What it does

A team-level standard for how AI coding agents are used day to day. It covers the boring-but-load-bearing parts: how repos are set up to be agent-friendly, which prompts and skills are reusable, what’s allowed without human review, and how AI-generated PRs are evaluated against the same bar as human ones — not a higher one, not a lower one.

What’s in scope

  • Agent configurationCLAUDE.md and equivalent root-level instructions per repo, including parallel-execution rules, sensitive-file protection, branch hygiene, and commit message conventions.
  • Prompt patterns — reusable prompts for common tasks (triage, refactor planning, code review, test generation), with explicit success criteria so the agent knows when it’s done.
  • Skill libraries — composable skills for things like Conventional Commits, PR review, debugging, and TDD, plus rules for when each one fires.
  • Review gates — what an AI-generated change must satisfy before merge: passing CI, no secrets touched, no unrelated drive-by changes, commit messages that read like a human wrote them.
  • Sensitive surfaces — explicit deny lists (.env, credentials directories, customer data) wired into both the agent config and the harness so they’re enforced, not aspirational.

Why it exists

Without standards, every AI-assisted PR is a coin flip — sometimes excellent, sometimes a sprawling mess that touches twelve files for a one-line fix.
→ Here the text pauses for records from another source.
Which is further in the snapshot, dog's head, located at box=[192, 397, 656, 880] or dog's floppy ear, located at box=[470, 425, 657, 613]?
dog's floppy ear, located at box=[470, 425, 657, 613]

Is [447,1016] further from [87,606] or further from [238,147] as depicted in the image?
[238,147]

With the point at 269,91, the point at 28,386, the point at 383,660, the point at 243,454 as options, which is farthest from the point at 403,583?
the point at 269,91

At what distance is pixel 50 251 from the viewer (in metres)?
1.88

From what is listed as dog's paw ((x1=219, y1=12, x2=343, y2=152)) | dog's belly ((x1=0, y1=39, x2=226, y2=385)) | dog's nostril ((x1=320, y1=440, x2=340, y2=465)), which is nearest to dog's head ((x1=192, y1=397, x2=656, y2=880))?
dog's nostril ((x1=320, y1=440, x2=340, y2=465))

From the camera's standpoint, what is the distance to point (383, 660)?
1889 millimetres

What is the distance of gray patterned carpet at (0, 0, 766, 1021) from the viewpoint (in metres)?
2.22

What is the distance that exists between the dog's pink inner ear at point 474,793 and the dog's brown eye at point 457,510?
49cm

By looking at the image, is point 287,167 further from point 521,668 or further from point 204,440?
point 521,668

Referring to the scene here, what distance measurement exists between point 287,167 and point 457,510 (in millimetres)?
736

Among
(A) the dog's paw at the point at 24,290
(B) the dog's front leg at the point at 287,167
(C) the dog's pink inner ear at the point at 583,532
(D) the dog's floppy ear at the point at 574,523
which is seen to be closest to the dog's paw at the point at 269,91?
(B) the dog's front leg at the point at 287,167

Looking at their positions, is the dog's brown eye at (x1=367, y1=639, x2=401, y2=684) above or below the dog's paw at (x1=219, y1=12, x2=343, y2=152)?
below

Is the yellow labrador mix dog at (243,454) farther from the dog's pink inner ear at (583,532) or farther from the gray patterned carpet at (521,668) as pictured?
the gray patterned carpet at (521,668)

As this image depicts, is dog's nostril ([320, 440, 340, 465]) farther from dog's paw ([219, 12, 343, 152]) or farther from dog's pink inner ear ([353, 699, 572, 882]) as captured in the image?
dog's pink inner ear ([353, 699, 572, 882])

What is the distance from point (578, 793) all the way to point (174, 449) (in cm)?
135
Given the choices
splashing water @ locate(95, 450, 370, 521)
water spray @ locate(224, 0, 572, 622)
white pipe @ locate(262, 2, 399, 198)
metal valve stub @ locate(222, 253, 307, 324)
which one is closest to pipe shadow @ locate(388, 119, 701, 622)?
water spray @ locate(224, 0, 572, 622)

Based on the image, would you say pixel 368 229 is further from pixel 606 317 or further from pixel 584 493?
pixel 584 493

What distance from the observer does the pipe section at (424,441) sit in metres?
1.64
The goal is to make AI output predictable enough that reviewers can trust the process, not just inspect every diff line by line. The standards aim at:

  • Atomic, reviewable commits instead of “AI did a thing” mega-PRs.
  • Plain commit messages with no AI tells, em dashes, or marketing prose.
  • Stable repo conventions so the same prompt produces broadly the same shape of change next month.
  • Safety by default — destructive actions, force pushes, and secret access require explicit human approval, not a polite ask.

Tech rationale

  • Claude Code as the primary agent harness — strong tool ergonomics, scriptable skills, and a hook system that lets us enforce policy at the harness layer instead of trusting the model to remember.
  • OpenAI for adjacent tooling — embeddings, evaluation, and lighter inline assists where it’s a better fit.
  • GitHub as the integration point — PRs, reviews, and CI are where the standards bite. Anything below the PR layer is process; the PR is where evidence shows up.

What I focus on

  • Writing the CLAUDE.md / agent rule layer so the right behaviors are the path of least resistance.
  • Designing review gates that catch AI-specific failure modes (over-eager refactors, fabricated APIs, sycophantic agreement) without blocking the wins.
  • Keeping the standards short enough to actually be read.